After the first discovery of DNA double helix by Watson and Crick in 1953, researchers sought for methods for reading DNA nucleotide sequences (DNA sequencing). In 1977, two groups developed DNA sequencing method. One is the method that is developed b...
After the first discovery of DNA double helix by Watson and Crick in 1953, researchers sought for methods for reading DNA nucleotide sequences (DNA sequencing). In 1977, two groups developed DNA sequencing method. One is the method that is developed by Allan Maxam and Water Gilbert which is based on the chemical modification of DNA that breaks DNA sequences at specific bases. The other is developed by Fredrick Sanger and his colleagues and dominated DNA sequencing field about 30 years.

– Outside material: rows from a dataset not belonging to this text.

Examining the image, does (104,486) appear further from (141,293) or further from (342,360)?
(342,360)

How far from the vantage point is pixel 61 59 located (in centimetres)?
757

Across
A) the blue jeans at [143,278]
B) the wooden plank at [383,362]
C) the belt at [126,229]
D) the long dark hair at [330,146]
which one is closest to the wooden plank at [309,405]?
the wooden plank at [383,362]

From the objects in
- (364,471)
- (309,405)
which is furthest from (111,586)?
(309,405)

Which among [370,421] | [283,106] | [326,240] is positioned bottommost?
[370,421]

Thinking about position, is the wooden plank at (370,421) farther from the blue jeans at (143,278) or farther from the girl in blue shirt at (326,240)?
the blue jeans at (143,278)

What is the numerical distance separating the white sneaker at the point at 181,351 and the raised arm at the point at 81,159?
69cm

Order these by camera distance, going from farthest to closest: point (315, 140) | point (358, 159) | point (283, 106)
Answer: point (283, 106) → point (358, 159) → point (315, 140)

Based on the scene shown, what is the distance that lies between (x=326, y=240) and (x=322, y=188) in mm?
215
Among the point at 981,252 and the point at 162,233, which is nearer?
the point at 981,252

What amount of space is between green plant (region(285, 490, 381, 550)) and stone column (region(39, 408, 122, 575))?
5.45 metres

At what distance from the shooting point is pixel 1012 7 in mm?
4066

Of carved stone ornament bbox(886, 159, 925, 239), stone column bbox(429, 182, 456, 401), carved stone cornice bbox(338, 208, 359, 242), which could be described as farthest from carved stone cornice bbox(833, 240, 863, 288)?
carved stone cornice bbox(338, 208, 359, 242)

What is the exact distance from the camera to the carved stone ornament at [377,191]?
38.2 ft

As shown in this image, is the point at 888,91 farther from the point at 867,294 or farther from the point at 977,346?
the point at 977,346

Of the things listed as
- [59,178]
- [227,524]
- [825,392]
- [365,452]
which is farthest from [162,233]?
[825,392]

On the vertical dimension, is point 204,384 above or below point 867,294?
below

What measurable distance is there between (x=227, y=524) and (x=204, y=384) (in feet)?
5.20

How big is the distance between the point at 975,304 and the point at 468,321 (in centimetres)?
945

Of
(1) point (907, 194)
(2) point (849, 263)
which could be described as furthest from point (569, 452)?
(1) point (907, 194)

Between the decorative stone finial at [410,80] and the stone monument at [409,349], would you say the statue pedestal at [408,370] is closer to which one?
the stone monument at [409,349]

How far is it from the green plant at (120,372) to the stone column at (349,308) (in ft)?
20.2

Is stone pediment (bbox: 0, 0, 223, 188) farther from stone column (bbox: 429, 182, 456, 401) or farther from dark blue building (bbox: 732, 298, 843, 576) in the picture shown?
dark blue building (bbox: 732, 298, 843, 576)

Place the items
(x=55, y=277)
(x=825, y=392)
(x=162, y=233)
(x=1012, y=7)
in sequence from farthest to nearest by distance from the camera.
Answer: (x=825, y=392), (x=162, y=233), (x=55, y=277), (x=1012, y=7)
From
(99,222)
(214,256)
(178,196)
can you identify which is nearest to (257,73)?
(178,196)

In early 2000s, new sequencing methodology called next-generation sequencing(NGS) was introduced and now, the era of third-generation sequencing, represented by PacBio sequencing and Nanopore sequencing, has arrived. The biggest difference after next-generation sequencing is the introduction of the concept of “massively-parallel high-throughput” to sequencing technology (Figure 1). Using these technologies researchers discovered the genetic difference between people or population (population genomics), cancer driving mutations of human genome (cancer genomics), and genetic factors related the other human disorders such as autism and diabetes. Early of 2021, which is the 20 years after the first human “draft” genome sequencing, researchers found the “complete” human genome sequencing using all the technologies have developed. Now researchers are look forward to more precisely understand the human genome and genetics. So the improvement of DNA sequencing technologies has led the understanding of life science.
In addition, advances in sequencing technology are reducing the cost of sequencing at a rate faster than Moore’s law to the extent that the human genome can be sequenced analyzed for $1,000 (Figure 2A). Through this, many researchers have been able to produce large amounts of data more easily than before (Figure 2B).
The data produced in this way has become the driving force that transforms the current molecular biology into 'big data science'. Although molecular biology is transforming to big data science, the lab work of individual synthetic biology laboratory is still performed in low-throughput manners such as sequence verification of cloned plasmids one by one manners and this procedure is not only time consuming but also labor and cost intensive step when the number of samples to be analyzed gets larger.
Recently, as the concept of personalized medicine has been introduced in the field of molecular diagnosis, clinicians and medical researchers are sequencing and analyzing patient data. Liquid biopsy, that detects circulating tumor DNA (ctDNA) from of patient’s plasma sample which originated from various sources of cell deaths including apoptosis and necrosis has drawn attention. Because liquid biopsy do not required tumor tissue by obtained by surgery or needle biopsy, this settings is favorable for cancer patients compared to the traditional tumor biopsy based precision medicine. However, previous studies showed that there are two major challenges in liquid biopsy settings. The first challenge is the limit of input amount of material. Previous mathematical model has shown that in early stage of lung cancer patient has median 1.5 ctDNA molecules in 15mL of patient’s plasma samples which is typical blood draw amount [1]. To increase the tumor DNA from plasma samples, the only method is to obtain more blood from patients which is unfavorable. The second challenge is the distinguishing the true tumor DNA signal from background error which is introduced several sources of errors. Acquisition of sequencing data requires DNA extraction, library preparation, and a machine to perform DNA sequencing. In sequencing library preparation step, PCR (Polymerase Chain Reaction) step is required. Because polymerase has error rate (10^(-6)~ 10^(-4))[2], these errors are introduced to original DNA source molecules. Another source of error is sequencing instrument which is known to have 0.1% to 1% [3]. These sources of errors are accumulated in sequencing data. Plus, typical ctDNA fraction in patient’s blood contains less than 1% [4], which is very close to the errors. Because of these challenges, distinguishing true signal and background error requires strong bioinformatics.
Although now biology has moved to data rich science, sill the bioinformatics pipeline is very complicated and not user friendly. For sequencing data analysis, many steps are required (Figure 3). Several different software are required to process sequencing data and these software are not suitable for researchers not having backgrounds in bioinformatics. This hinders the researchers to discover valuable results such as new cancer drug discovery or early diagnosis of patients with disease.
To tackle these problems, I have devised bioinformatics software and pipelines to offer efficient and simple methods for researchers in the field of synthetic biology and precision medicine.
The first part, chapter 1 of this dissertation, I introduce an analysis platform called TnClone to provide synthetic biologists a paradigm shift of their work which reduce the time, cost and labor for the analysis of the various cloned plasmids unprecedented scale.
The second part, chapter 2 of this dissertation, I introduce analytical method that distinguishes sequencing error signals and true variant signal from targeted gene sequencing data of liquid biopsy sample of metastatic colorectal cancer patients. After calling variants from liquid biopsy samples, I investigated the clinical characteristics of patients in conjunction with called variants.